WHAT YOU WILL DO | When the string "Paradoxurus" is part of a line in the data below, report the whole line.

[[ DATA LISTING open ]]

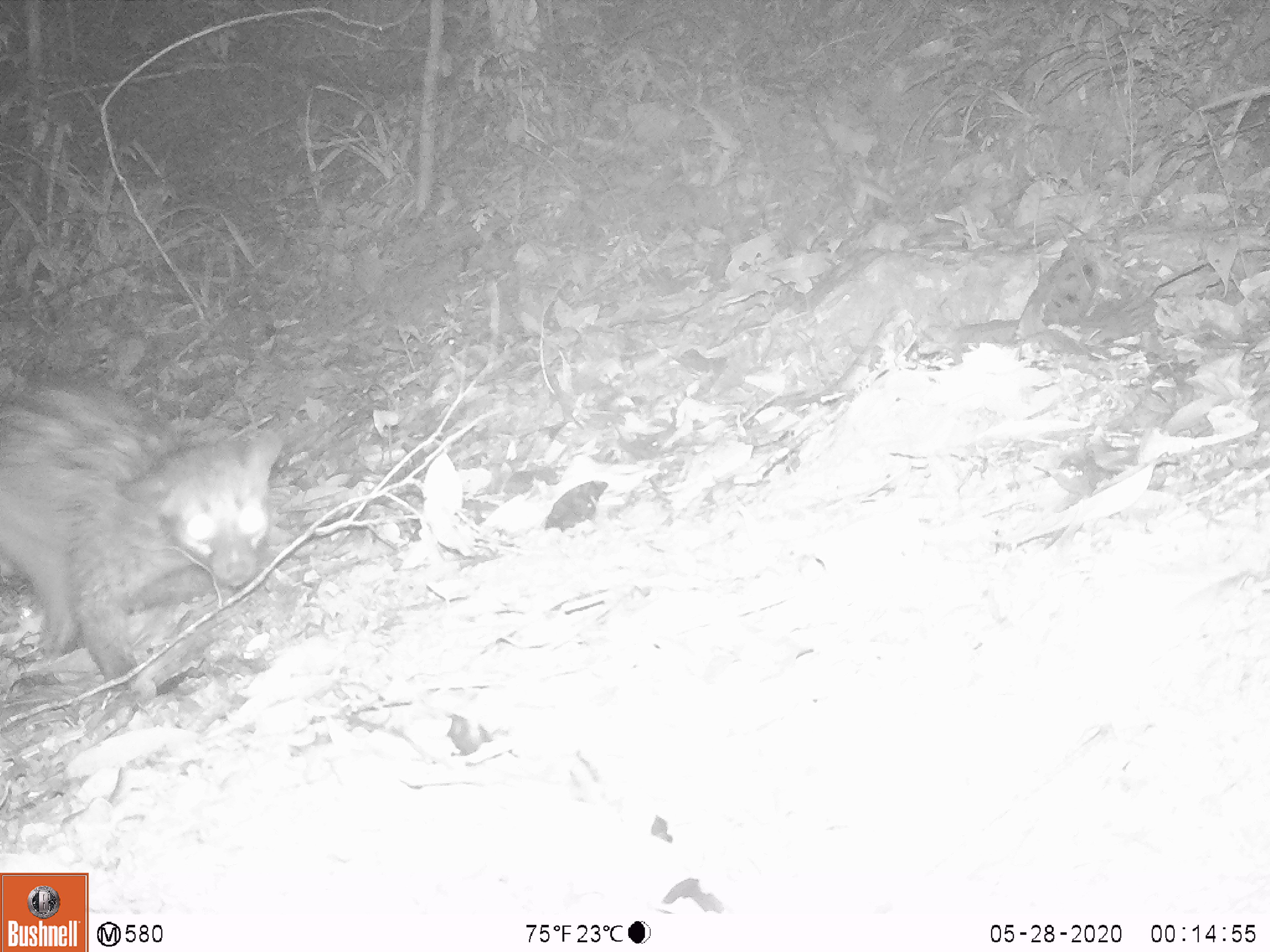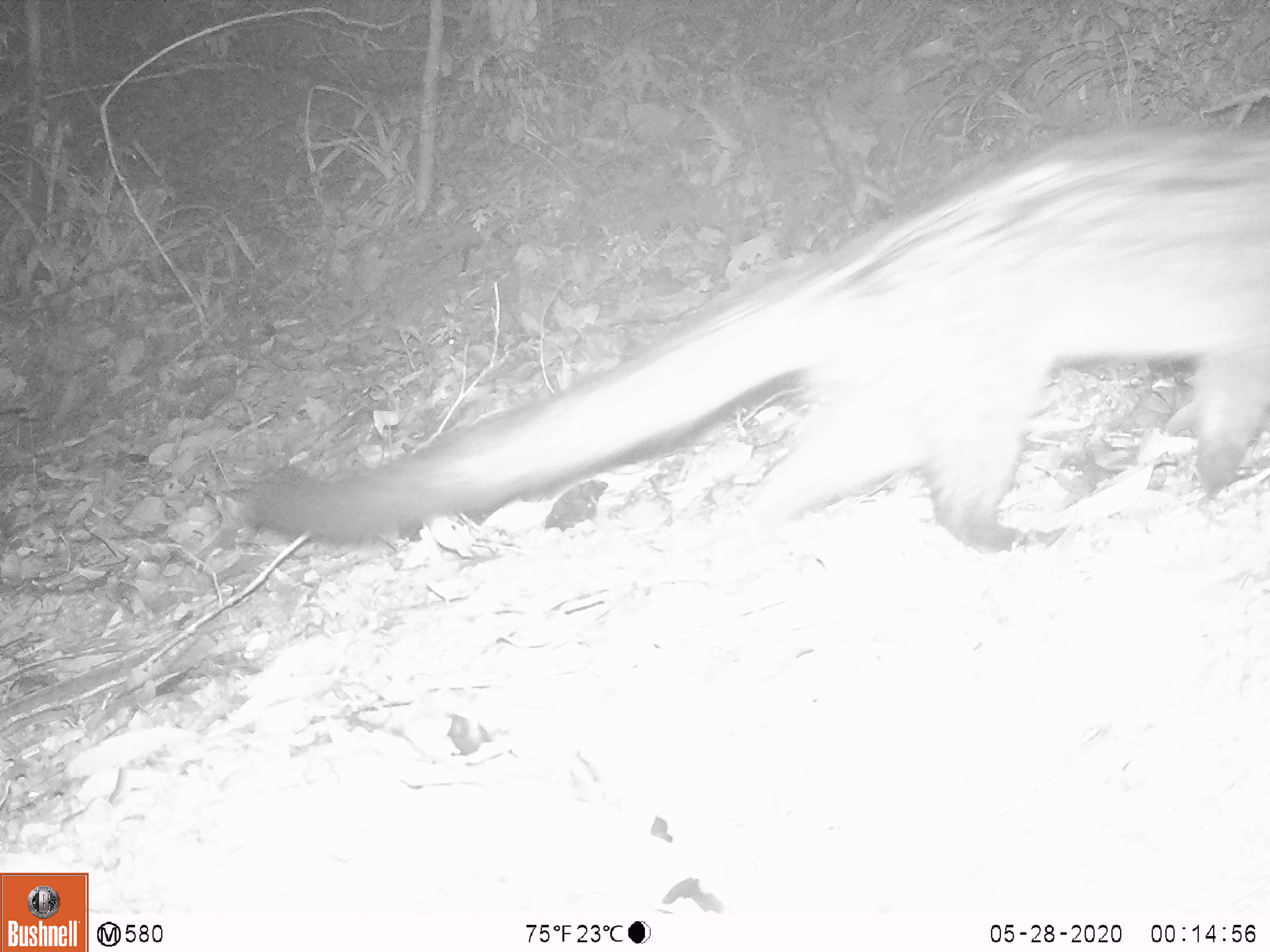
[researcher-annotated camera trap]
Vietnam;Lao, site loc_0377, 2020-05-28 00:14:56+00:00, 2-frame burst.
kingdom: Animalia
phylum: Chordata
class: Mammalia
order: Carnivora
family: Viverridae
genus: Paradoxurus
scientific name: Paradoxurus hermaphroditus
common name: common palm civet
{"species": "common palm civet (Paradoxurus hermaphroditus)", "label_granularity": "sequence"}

[[ DATA LISTING closed ]]
[[ DATA LISTING open ]]

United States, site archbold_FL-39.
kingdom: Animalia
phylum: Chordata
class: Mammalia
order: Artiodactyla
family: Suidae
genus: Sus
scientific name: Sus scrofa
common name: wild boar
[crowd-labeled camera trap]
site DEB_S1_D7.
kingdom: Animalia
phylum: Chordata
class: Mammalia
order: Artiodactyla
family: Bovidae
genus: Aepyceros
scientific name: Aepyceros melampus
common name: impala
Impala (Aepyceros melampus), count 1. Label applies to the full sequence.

[[ DATA LISTING closed ]]

RESPONSE FOR THIS EXERCISE |
genus: Paradoxurus
scientific name: Paradoxurus hermaphroditus
{"species": "common palm civet (Paradoxurus hermaphroditus)", "label_granularity": "sequence"}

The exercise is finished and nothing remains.